Required work. Needed from the entries below: every line that holds the word "with".

Task input.
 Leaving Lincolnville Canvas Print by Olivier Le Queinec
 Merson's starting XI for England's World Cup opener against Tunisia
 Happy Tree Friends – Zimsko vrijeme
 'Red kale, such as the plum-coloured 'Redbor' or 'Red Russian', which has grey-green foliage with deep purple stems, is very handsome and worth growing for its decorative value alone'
...
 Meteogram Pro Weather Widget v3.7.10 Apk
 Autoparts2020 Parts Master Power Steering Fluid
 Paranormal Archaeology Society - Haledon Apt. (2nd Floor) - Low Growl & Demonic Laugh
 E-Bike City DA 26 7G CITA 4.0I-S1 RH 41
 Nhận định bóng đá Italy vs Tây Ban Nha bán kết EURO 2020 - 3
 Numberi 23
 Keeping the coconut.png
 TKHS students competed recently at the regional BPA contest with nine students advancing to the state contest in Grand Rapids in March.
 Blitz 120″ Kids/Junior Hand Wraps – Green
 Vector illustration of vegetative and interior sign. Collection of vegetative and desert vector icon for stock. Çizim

Reply.
 'Red kale, such as the plum-coloured 'Redbor' or 'Red Russian', which has grey-green foliage with deep purple stems, is very handsome and worth growing for its decorative value alone'
 TKHS students competed recently at the regional BPA contest with nine students advancing to the state contest in Grand Rapids in March.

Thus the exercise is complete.